5. Серебряное окрашивание белков слюны

  1. Извлеките белок из образцов слюны насекомых, используя буфер загрузки образца (50 мМ Tris-HCl pH 6,8, 10% глицерина, 2% SDS, 0,1% бромфенол-синего и 1% β-меркаптоэтанола). Затем фракционировать его на 10% SDS-PAGE (см. Таблицу материалов). Загружают 5% сахарозеаводный раствор, обработанный таким же образом, как и отрицательный контрольный.
  2. Загрузите аликвоту образца объемом 20 мкл на гель SDS-PAGE вместе с предварительно окрашенным маркером. Запускайте гель в течение 15 минут при 90 В, а затем 50 минут при 140 В.
  3. Зафиксируйте гель в 30% (об/об) этаноле, 10% (об/об)уксусной кислоты в течение не менее 30 мин после электрофореза.
  4. Промывайте гель дважды 20% (об/об)этанолом и воду отдельно в течение 10 мин каждый раз.
  5. Сенсибилизируйте гель в 0,8 мМ тиосульфата натрия в течение 1 мин, а затем дважды смывайте в воде в течение 1 мин каждый раз.
  6. Погрузите гель в нитрат серебра 12 мМ не менее чем на 1 ч, а затем окуните его в деионизированную воду на 10 с, прежде чем перенести его в раствор разработчика.
  7. Когда фон геля потемнеет, погрузите гель в стоп-раствор (5% уксусная кислота) не менее чем на 30 мин, чтобы остановить реакцию.
  8. Дважды смывайте гель водой в течение 30 мин каждый раз. Разработка изображения с помощью системы обнаружения (см. Таблицу материалов).
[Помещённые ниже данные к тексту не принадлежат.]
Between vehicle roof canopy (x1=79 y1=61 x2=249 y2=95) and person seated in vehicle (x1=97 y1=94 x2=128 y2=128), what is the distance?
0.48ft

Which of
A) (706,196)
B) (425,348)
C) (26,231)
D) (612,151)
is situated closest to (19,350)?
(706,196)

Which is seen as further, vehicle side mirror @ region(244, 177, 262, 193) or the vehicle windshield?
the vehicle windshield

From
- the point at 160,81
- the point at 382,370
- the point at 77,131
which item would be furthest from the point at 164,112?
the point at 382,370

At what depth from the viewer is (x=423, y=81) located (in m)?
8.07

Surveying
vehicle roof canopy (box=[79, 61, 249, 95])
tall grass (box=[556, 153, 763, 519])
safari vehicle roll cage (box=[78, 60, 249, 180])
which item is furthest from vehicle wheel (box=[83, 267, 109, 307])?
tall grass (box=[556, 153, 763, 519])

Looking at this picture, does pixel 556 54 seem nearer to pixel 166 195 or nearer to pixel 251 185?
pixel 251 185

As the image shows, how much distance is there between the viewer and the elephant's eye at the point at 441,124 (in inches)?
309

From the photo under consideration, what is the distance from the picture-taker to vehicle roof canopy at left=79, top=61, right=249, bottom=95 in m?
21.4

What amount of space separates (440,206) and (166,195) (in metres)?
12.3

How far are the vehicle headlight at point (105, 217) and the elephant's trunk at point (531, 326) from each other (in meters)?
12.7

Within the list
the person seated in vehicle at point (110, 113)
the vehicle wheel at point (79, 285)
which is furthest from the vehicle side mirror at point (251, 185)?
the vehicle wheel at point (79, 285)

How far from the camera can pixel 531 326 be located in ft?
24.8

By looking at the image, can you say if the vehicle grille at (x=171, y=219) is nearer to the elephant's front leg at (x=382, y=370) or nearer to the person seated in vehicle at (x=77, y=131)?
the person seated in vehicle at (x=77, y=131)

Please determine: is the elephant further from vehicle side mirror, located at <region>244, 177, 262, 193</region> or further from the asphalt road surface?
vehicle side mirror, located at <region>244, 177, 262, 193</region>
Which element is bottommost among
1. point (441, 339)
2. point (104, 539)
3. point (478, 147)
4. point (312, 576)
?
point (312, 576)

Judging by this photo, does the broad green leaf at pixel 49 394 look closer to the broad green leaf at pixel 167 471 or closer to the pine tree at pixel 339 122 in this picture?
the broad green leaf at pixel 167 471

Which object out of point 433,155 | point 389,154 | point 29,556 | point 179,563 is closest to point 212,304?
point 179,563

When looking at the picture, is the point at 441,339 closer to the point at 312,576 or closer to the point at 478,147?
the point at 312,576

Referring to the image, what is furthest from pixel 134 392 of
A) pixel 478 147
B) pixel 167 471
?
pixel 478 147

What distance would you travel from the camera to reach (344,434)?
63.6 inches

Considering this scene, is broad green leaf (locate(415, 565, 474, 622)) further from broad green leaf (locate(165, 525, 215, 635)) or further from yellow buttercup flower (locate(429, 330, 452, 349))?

6. Обнаружение белка с помощью вестерн-блоттинга

  1. Обнаружение муцин-подобного белка слюны SBPH (LssgMP) и RSV с помощью вестерн-блотов с использованием специфических антител соответственно.
  2. Обработайте образцы слюны насекомых в соответствии с этапом 5.1.
  3. Загрузите 20-мкл аликвоту образца на 10% гель SDS-PAGE вместе с предварительно окрашенным маркером и 20-мкл неинфицированного образца слюны RSV в качестве отрицательного контроля. Запускайте гель в течение 15 мин при 90 Вольт, а затем в течение 50 мин при 140 Вольт.
  4. Смешайте 100 мл 10-кратного буфера переноса белка (мокрого) (см. Таблицу материалов)с 900 мл ddH2O с рабочим раствором (1x), а затем перенесите белки на мембрану поливинилидендифторида с помощью буфера переноса белка (1x).
  5. Блокируют мембрану в 5% обезжиренном молоке с 0,01 М Трис-буферным физиологическим раствором с 0,05% Tween 20 (TBST) при комнатной температуре (RT) в течение 1 ч.
    ПРИМЕЧАНИЕ: В этом протоколе смешайте 100 мл 10x TBST (см. Таблицу материалов)с 900 мл ddH2O в рабочем растворе.
  6. Инкубируют мембрану с первичными антителами кролика против RSV или LssgMP (оба 1:10000), разведенными в TBST при RT в течение не менее 2 ч.
    ПРИМЕЧАНИЕ: Производство первичных антител против РСВ было упомянуто выше. Биотехнологическая компания произвела поликлональное антитело против LssgMP против пептида LssgMP GIQFDSYSASDLTRC.
  7. Промывайте мембрану три раза TBST в течение 10 минут инкубации каждый раз.
  8. Инкубируют мембрану пероксидазой хрена-конъюгированными козьими анти-кроликовыми антителами, разведенными в 1:10000 TBST.
  9. Разработка иммуноблотов с усиленной хемилюминесцентной системой обнаружения вестерн-блоттинга.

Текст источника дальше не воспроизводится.